The Mudcat Café TM
Thread #103749   Message #2294398
Posted By: Amos
21-Mar-08 - 09:49 AM
Thread Name: BS: News of Note (was 'I Read it . . .')
Subject: RE: BS: News of Note (was 'I Read it . . .')
Early Wednesday morning, a spot of light just barely visible to the human eye (about fifth magnitude in astronomical parlance) appeared in the constellation Bootës. Astronomers say it was the toasted remains of one of the most titanic examples yet of the explosions known as gamma-ray bursts. News about the burst, in a galaxy seven billion light years away, began circulating by e-mail in the astronomical community when it was detected by NASA's Swift satellite on March 19.

Gamma ray bursts are some of the most violent and enigmatic events in nature.
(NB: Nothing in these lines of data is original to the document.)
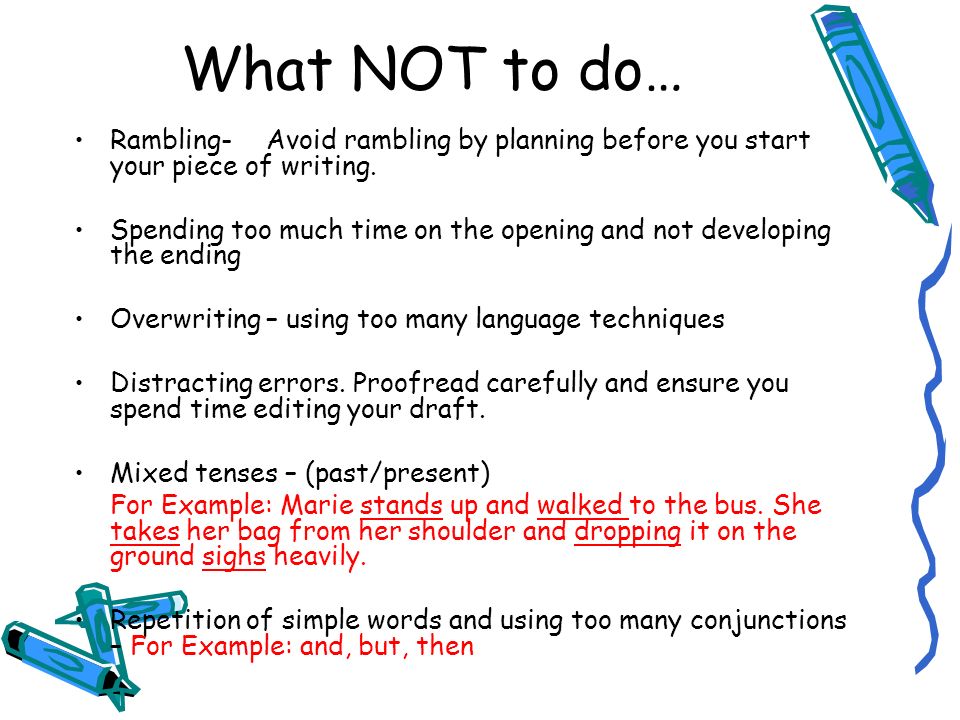 What NOT to do…

• Rambling- Avoid rambling by planning before you start your piece of writing.

• Spending too much time on the opening and not developing the ending

• Overwriting – using too many language techniques

• Distracting errors. Proofread carefully and ensure you spend time editing your draft.

• Mixed tenses – (past/present)
For Example: Marie stands up and walked to the bus. She takes her bag from her shoulder and dropping it on the ground sighs heavily.

• Repetition of simple words and using too many conjunctions – For Example: and, but, then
Astronomers surmise that they might mark the implosion of a massive star into a black hole, or the collision of a pair of dense neutron stars.

The visible glow from this burst, said Neil Gehrels of NASA's Goddard Space Flight Center, was 10 million times as bright as a supernova at that same distance. The universe is some 14 billion years old, which means that the news of this cataclysm has been on its way to us for half the age of the universe. Whatever stars went to their grave then have been dead since before the Sun and Earth were born.